James Capretta:            And so they know sort of what’s going to be involved in taking care of that. They could set a price for that. So my basic theory is let’s figure out what’s shoppable so to speak and ask our provider community to set a price for all the stuff that is fairly common. I wouldn’t use the word routine.

James Capretta:            Some of them are pretty serious but common and repetition in terms of the number of patients that get it and get a price for it. Tell us what you would charge and then you can say to the consumer, you can look that up now. Everybody’s pricing the same thing, right? There ain’t going to be any variation on what they’re going to do to you. There’s going to be some around the margins, but basically when they repair this thing through a surgical procedure, it’s going to be the same. Whether it’s Dr. X or Dr, Y and let’s get an all in price for that. I’ll tell you what the facility fee probably done in an outpatient basis a lot of them, your facility fee. The surgeon fee, the anesthesiologist, that post-surgery therapy.

James Capretta:            Tell us what it would all be and then that consumer can look it up and say, I’ll compare this one to that one and see what the price is. Now there’s one other piece though, because as you said even with a $6,000 deductible, a lot of people will blow through that. If something serious, you’re going to end up above that. Above that, a lot of people are price insensitive. Right. Because at that point they aren’t paying, the insurance is paying.

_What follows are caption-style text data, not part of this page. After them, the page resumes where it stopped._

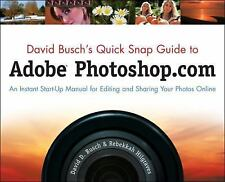 David Busch's Quick Snap Guide to Adobe Photoshop.com: An Instant Start-Up Manua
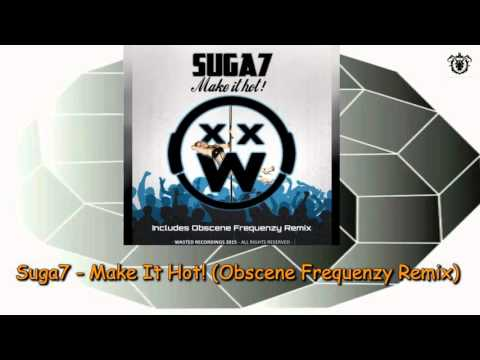 Suga7 - Make It Hot! (Obscene Frequenzy Remix) Wasted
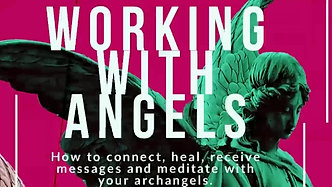 Working With Angels Series: Class 1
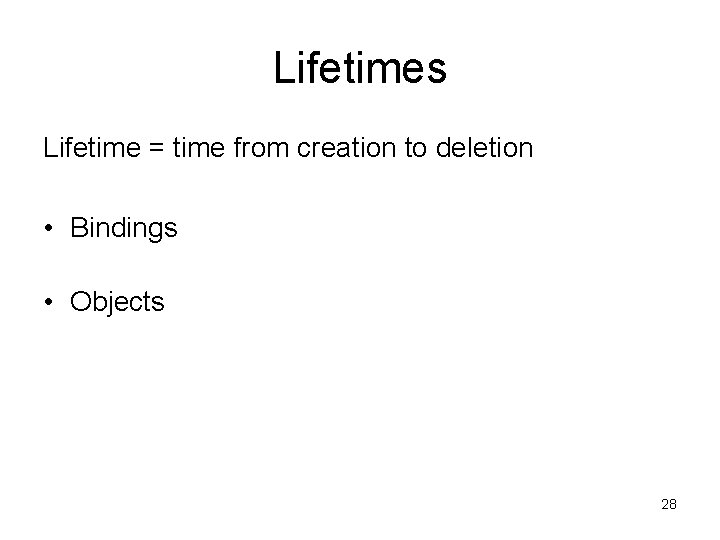 Lifetimes Lifetime = time from creation to deletion • Bindings • Objects 28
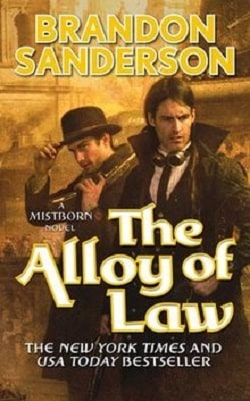 The Alloy of Law (Mistborn 4) by Brandon Sanderson
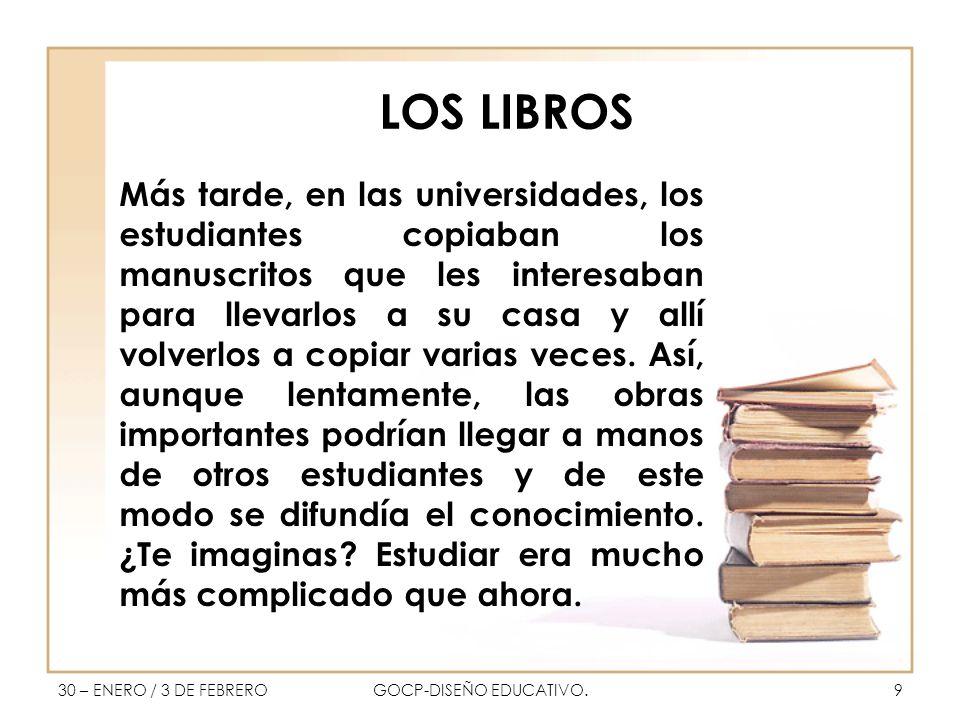 LOS LIBROS Más tarde, en las universidades, los estudiantes copiaban los manuscritos que les interesaban para llevarlos a su casa y allí volverlos a copiar varias veces.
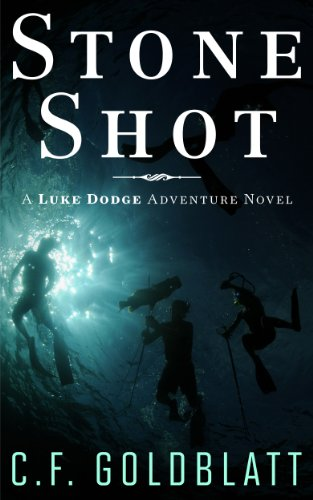 Stone Shot: A Luke Dodge Adventure Novel (Luke Dodge Adventure Series Book 1) by C.F. Goldblatt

So you need to have something that says, hey, if you pick something that’s less expensive than the sort of standard thing that might be covered and save some money for you and the insurer, you should share in that savings. So you need some a hook that says even for pretty expensive stuff, if you shop and find something that looks like it’ll be just as good but less pricey, you get to save some of it yourself and you get the benefit from it.

Bill Frist:                       Is that reference based product.

James Capretta:            It’s called reference based pricing and it’s been tested in a couple of very specific examples and shown to work and I don’t think we’ll be surprised. They did it in California for everybody always goes to the same obviously joint replacement is kind of an easy one to pick. They did it for joint replacements and because it’s so routine and common, they have a very large number of people doing it. And they found that when they did reference pricing, which basically means that insurer says, here’s how much we’re going to pay and you want to go to somebody above that you pay out of your own pocket.

Bill Frist:                       You pay more.

James Capretta:            And if you go below it, you can save a little bit. What they found was the orthopedic guys who were above it quickly figured out how to lower their price down to the reference amount.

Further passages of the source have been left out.